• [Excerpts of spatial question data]
——————
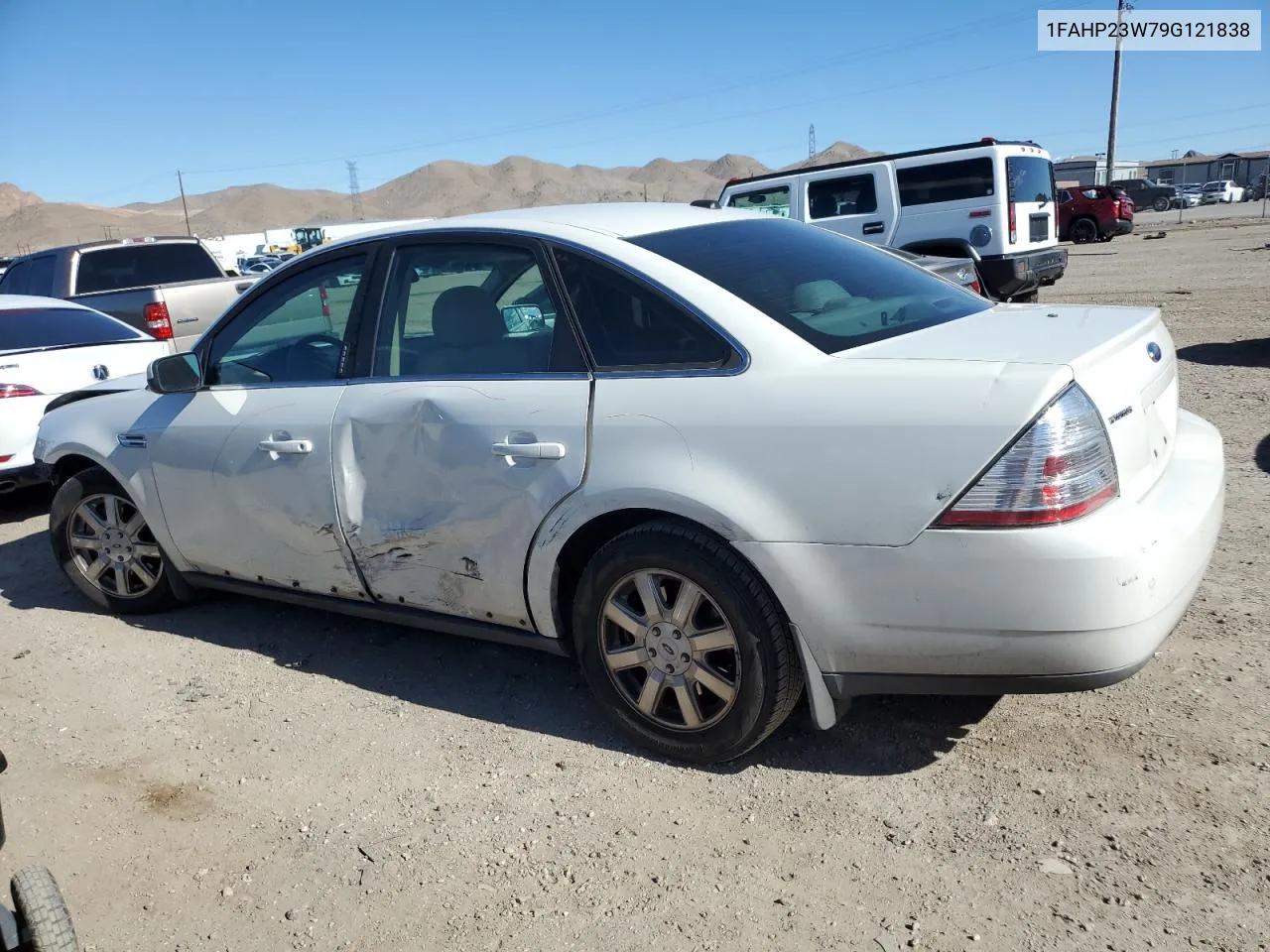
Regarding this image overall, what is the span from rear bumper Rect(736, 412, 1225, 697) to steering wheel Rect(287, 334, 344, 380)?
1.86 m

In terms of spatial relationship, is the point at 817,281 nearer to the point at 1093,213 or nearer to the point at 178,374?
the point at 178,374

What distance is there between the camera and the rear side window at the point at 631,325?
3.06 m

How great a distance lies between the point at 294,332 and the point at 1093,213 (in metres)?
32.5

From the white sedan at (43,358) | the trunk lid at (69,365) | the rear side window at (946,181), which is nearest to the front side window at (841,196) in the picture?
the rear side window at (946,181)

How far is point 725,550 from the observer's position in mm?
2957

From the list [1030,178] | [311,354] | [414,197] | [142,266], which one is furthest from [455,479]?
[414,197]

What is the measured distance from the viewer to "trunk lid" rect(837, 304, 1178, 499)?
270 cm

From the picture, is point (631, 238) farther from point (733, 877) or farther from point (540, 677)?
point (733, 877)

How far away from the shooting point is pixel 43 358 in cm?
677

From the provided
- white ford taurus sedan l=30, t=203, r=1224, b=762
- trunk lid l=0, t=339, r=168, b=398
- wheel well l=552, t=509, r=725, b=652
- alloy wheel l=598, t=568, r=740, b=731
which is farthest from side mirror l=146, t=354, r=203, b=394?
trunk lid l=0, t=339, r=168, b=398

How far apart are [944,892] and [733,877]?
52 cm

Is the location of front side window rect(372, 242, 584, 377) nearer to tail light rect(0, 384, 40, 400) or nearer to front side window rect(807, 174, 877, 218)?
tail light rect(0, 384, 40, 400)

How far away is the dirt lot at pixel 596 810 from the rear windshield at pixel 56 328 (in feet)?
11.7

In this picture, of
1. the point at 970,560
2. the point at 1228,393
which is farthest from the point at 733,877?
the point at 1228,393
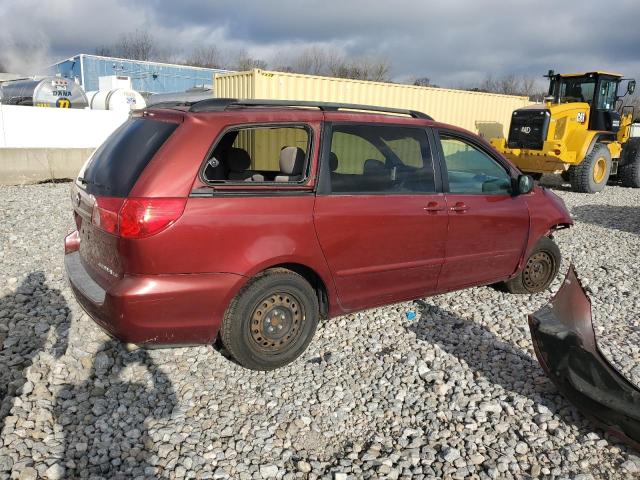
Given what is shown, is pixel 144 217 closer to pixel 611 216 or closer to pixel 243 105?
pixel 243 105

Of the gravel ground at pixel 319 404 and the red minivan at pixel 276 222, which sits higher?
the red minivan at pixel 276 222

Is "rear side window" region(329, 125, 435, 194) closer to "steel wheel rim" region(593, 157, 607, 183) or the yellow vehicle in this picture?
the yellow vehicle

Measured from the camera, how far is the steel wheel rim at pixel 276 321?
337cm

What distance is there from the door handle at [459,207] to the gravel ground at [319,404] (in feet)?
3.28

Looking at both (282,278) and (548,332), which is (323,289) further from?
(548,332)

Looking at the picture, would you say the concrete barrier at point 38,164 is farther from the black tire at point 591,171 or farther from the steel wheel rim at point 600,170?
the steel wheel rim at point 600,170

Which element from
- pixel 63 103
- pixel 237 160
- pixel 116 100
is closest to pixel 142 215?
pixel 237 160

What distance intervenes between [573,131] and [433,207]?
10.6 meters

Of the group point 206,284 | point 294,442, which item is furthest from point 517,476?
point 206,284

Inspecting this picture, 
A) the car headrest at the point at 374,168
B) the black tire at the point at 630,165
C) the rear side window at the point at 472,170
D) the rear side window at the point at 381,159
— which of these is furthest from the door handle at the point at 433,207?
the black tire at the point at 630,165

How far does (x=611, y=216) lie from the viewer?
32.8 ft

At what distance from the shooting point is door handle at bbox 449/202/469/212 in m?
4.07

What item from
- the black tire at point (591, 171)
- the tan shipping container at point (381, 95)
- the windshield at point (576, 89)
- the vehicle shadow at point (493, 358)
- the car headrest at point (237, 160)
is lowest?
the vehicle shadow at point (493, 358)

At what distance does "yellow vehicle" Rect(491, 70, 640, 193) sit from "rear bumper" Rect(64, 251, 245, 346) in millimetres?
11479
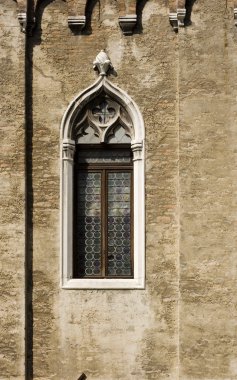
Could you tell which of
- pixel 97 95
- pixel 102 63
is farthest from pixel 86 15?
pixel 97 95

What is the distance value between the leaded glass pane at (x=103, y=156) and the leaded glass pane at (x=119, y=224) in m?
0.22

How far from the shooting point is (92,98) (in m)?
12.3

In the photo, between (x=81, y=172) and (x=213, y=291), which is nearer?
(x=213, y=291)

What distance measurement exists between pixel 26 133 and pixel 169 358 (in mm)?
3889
——————
• [PROBLEM REQUIREMENTS] From the listing above, pick out every line that contains the word "gravel" and copy each one.

• [OUTPUT BELOW]
Of the gravel ground at pixel 319 404 and the red minivan at pixel 276 222, which sits higher?
What distance is there from the door handle at [459,207] to the gravel ground at [319,404] (in feet)?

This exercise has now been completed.